### GIVEN ENTRIES ###

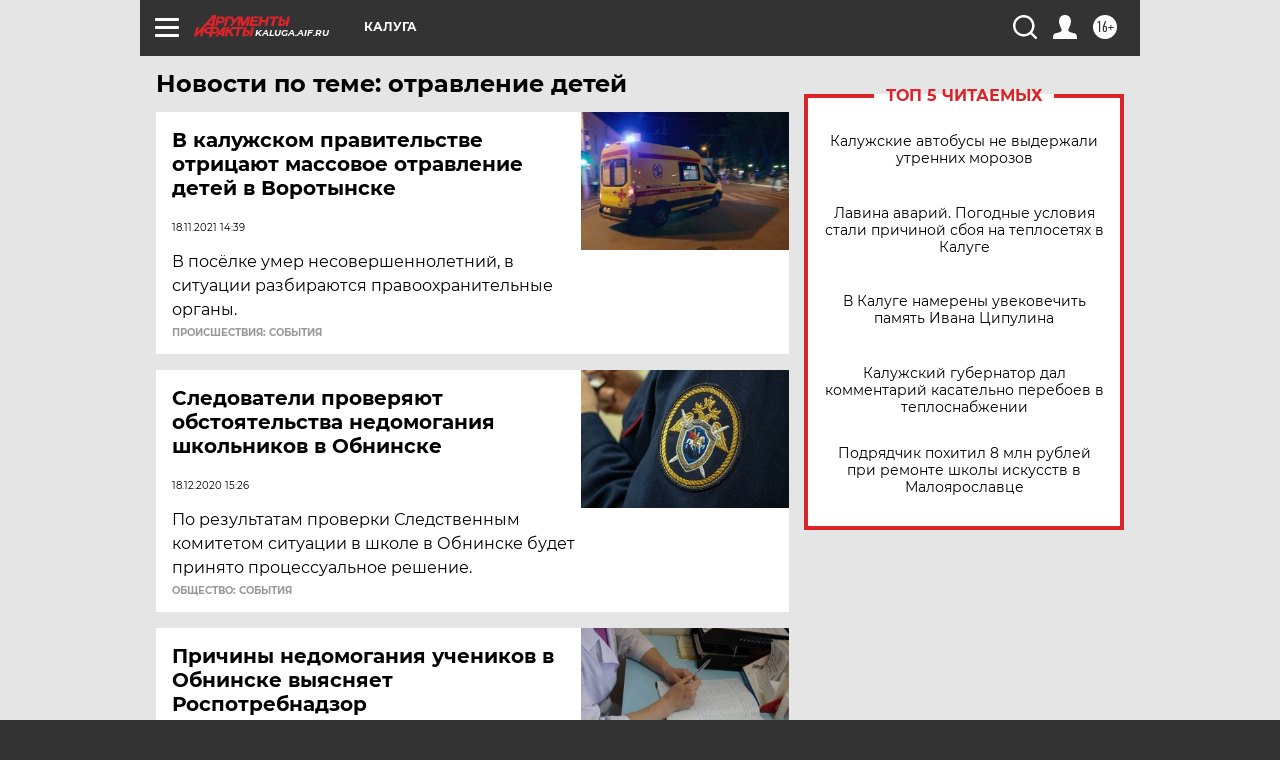

--- FILE ---
content_type: text/html
request_url: https://tns-counter.ru/nc01a**R%3Eundefined*aif_ru/ru/UTF-8/tmsec=aif_ru/533385069***
body_size: -72
content:
878F67186981AA1AX1770105370:878F67186981AA1AX1770105370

###

Reproduce each entry precisely. Leave the pictures out.

RESULT OF THE EXERCISE:
--- FILE ---
content_type: text/html
request_url: https://tns-counter.ru/nc01a**R%3Eundefined*aif_ru/ru/UTF-8/tmsec=aif_ru/533385069***
body_size: -72
content:
878F67186981AA1AX1770105370:878F67186981AA1AX1770105370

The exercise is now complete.